While signing a non-disclosure agreement (NDA) with the purchaser is prudent in order to ensure confidentiality of information passed between seller and buyer, data subjects will rarely be parties to the NDA or notified of its existence. Nonetheless, as well as carefully defining and protecting confidential information, the NDA should have GDPR compliance undertakings, and include an indemnity from the buyer in the event of a data breach.

Going back to the purpose limitation principle, personal data should not processed in a manner that is incompatible with those purposes. In other words, a data controller should not inform a data subject that their data will be used for one purpose, and then use it for another (unless that use falls within an exception such as the data subject having given consent to the further processing).

Given it will not be feasible or commercial for the seller to notify its data subjects of the possible deal, the seller needs to keep a record of why it would be disproportionate to inform individuals (for example, it would breach its confidentiality obligations under the NDA), and balance the seller’s legitimate business interests being to provide this information for the sale, and if possible, argue that such a transfer would not be outside the individual’s reasonable expectation.

Recipients of personal data in corporate transactions who become data controllers (e.g. the buyers) can rely on the article 14(5) notification exception until completion of the transaction, on the basis that notifying individuals regarding the processing of their personal data would defeat the objectives of the processing.

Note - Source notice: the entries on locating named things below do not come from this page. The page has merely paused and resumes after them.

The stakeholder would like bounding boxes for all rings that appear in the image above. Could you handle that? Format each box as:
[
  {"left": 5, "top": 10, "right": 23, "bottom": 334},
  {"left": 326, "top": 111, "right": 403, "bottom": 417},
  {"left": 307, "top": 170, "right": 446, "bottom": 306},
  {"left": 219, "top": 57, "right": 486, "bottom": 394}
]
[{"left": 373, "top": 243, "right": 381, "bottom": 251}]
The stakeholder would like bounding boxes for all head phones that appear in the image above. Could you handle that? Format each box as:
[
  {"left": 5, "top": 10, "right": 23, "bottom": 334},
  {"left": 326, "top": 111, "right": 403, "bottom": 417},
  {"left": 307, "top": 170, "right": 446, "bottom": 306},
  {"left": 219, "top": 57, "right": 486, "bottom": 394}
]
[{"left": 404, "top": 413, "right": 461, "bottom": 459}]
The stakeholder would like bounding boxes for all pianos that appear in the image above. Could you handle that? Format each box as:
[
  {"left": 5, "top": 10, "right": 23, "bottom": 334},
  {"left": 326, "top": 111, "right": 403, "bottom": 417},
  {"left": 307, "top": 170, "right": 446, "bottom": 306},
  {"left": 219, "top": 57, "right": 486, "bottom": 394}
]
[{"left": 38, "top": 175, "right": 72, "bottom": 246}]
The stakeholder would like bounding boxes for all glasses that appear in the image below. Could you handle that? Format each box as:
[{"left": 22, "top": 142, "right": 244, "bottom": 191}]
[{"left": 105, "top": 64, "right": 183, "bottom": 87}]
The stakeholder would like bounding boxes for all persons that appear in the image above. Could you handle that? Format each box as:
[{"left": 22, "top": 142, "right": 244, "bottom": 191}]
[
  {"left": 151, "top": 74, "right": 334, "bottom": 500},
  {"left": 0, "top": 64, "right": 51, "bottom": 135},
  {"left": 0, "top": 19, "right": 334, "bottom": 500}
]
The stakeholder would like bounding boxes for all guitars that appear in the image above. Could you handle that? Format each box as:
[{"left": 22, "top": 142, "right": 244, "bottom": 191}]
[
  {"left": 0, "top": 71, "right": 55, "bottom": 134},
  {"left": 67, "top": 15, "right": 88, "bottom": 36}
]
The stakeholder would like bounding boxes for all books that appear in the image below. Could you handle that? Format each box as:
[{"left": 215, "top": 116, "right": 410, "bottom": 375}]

The seller should also be data mapping to identify what data it intends to transfer, any special category data, the purpose of processing, the legal basis relied on for processing, the recipients of the data, whether it is outwith the EEA (the legal basis for doing so), and, where possible, time limits for keeping the data and security measures taken. 

There will be some information the seller can disclose in order to comply with a legal obligation, for example TUPE. However a difficulty presents itself if special category data are disclosed. Article 9 of the GDPR sets out the limited grounds for transferring special category data. If the seller cannot find an article 9 ground to rely on, such information should not be transferred until the sale has completed (although technically, if a company, as opposed to its assets, is the target of the sale, the personal data stay in that same entity). 

Practical steps

So here are some basic recommendations to bear in mind during the DD process and indeed throughout the transaction:

• When possible (almost always these days), data rooms should be used to manage the DD. That way the seller can limit access to the documents to read/view only, unless permission to copy is given to specific visitors. 
• Sellers should also ensure there is a data processing agreement with the data room site. 
• Anonymise employee, customer and supplier data, generally by redaction.
• Pseudonymisation of personal information to make it impossible to identify the data subject in question without additional information – which must be held separately from the pseudonymised data and must have sufficient security in place to ensure the personal data are not attributed to the data subject.
• Aggregate salary data so that individuals’ salaries are not identifiable.
• Use sample contracts rather than copies of actual signed contracts.
• Compile summary information in relation to disputes or commercial and personal data.

Usually, once the transaction has completed, it will be up to the buyer to notify the data subjects and update any privacy notices.

However, in the disappointment which often follows a “no deal”, the seller must recover the personal data as best it can and ensure no further access to the data room (or that personal data made available outside the data room environment are recovered).